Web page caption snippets
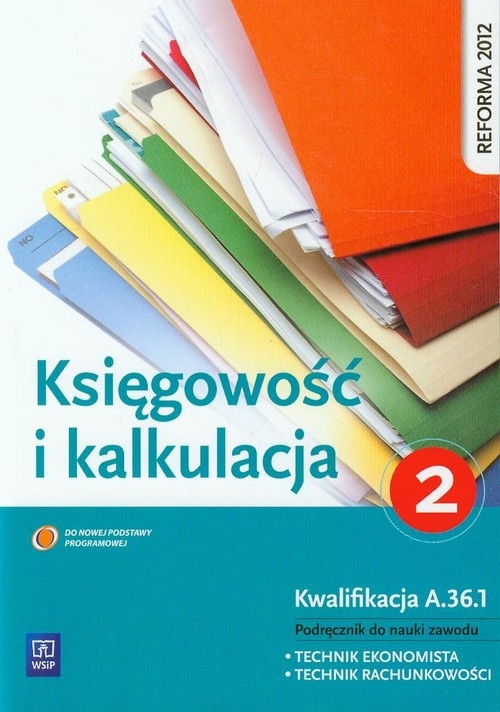 Księgowość i kalkulacja. Podręcznik do zawodu technik ekonomista. Część 2. Szkoły ponadgimnazjalne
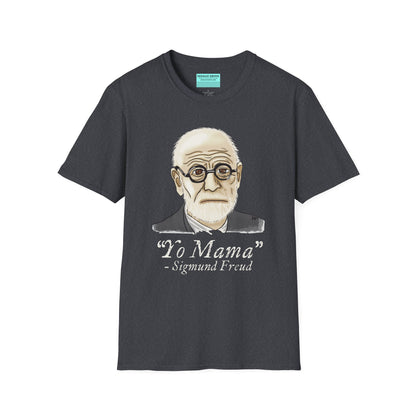 Dark grey unisex short sleeve tee featuring a hand-drawn portrait of Sigmund Freud looking suspiciously insightful, with the phrase "Yo mama" playfully printed below—because sometimes, every complex issue really does go back to your mother.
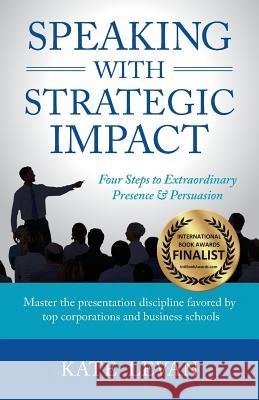 Speaking with Strategic Impact: Four Steps to Extraordinary Presence & Persuasion Kate LeVan 9780998975900 Delton Press - książka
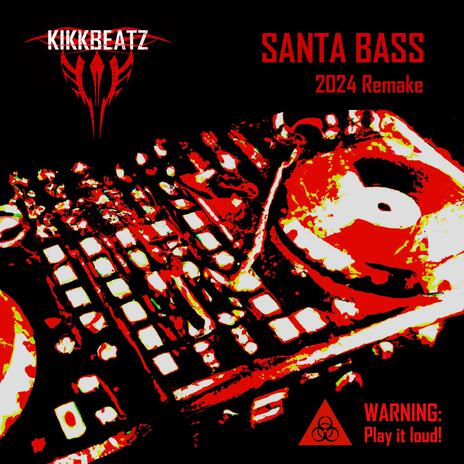 Santa Bass (2024 Remake) | Boomplay Music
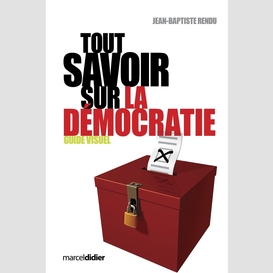 Tout savoir sur la démocratie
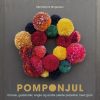 Pomponjul - Mie Hørlyck Mogensen - Bog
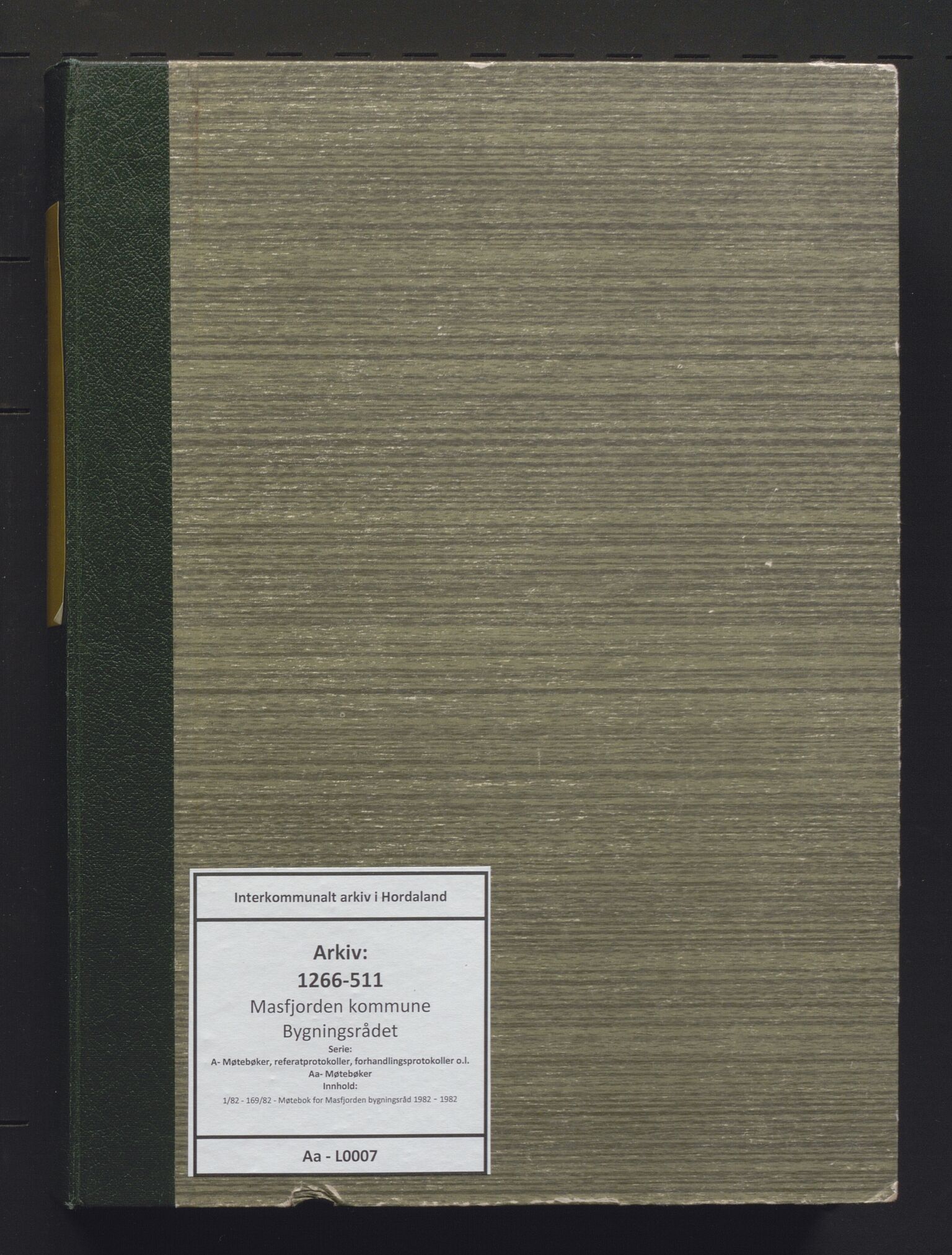 Masfjorden kommune. Bygningsrådet, IKAH/1266-511/A/Aa/L0007: Møtebok for Masfjorden bygningsråd, 1982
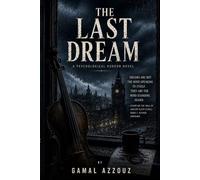 THE LAST DREAM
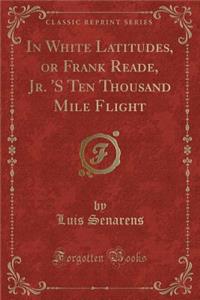 In White Latitudes, or Frank Reade, Jr. 's Ten Thousand Mile Flight (Classic Reprint)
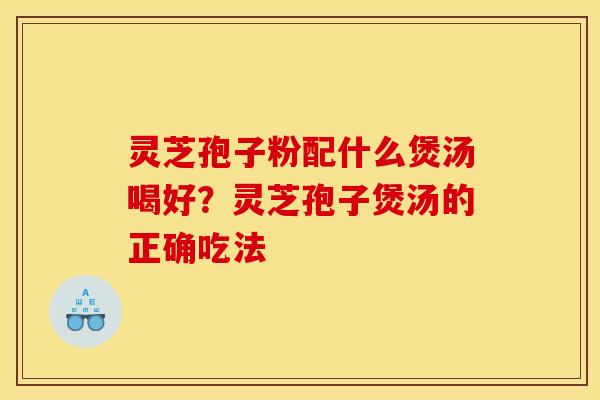 灵芝孢子粉配什么煲汤喝好？灵芝孢子煲汤的正确吃法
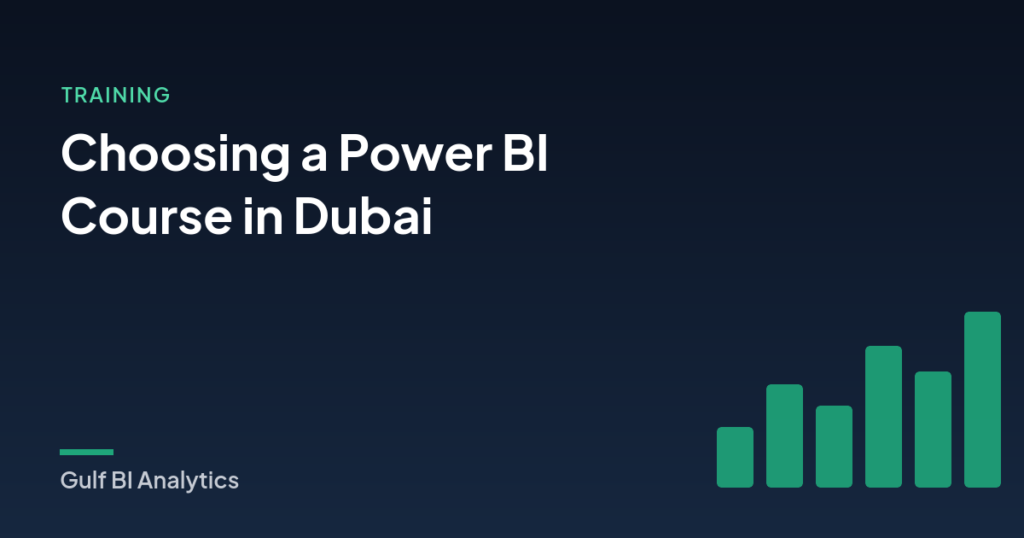 How to Choose the Right Power BI Training Course in Dubai - Gulf BI Analytics blog cover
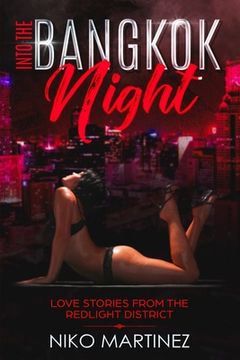 portada Into The Bangkok Night: Love Stories From The Redlight District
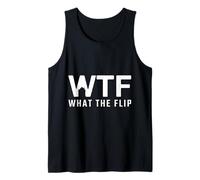 House Flipping - WTF What The Flip Tank Top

### BRIEF
Copy out every item above word for word, keeping the text of each but dropping the pictures.

### SOLUTION TO THIS TASK
 Księgowość i kalkulacja. Podręcznik do zawodu technik ekonomista. Część 2. Szkoły ponadgimnazjalne
 Dark grey unisex short sleeve tee featuring a hand-drawn portrait of Sigmund Freud looking suspiciously insightful, with the phrase "Yo mama" playfully printed below—because sometimes, every complex issue really does go back to your mother.
 Speaking with Strategic Impact: Four Steps to Extraordinary Presence & Persuasion Kate LeVan 9780998975900 Delton Press - książka
 Santa Bass (2024 Remake) | Boomplay Music
 Tout savoir sur la démocratie
 Pomponjul - Mie Hørlyck Mogensen - Bog
 Masfjorden kommune. Bygningsrådet, IKAH/1266-511/A/Aa/L0007: Møtebok for Masfjorden bygningsråd, 1982
 THE LAST DREAM
 In White Latitudes, or Frank Reade, Jr. 's Ten Thousand Mile Flight (Classic Reprint)
 灵芝孢子粉配什么煲汤喝好？灵芝孢子煲汤的正确吃法
 How to Choose the Right Power BI Training Course in Dubai - Gulf BI Analytics blog cover
 portada Into The Bangkok Night: Love Stories From The Redlight District
 House Flipping - WTF What The Flip Tank Top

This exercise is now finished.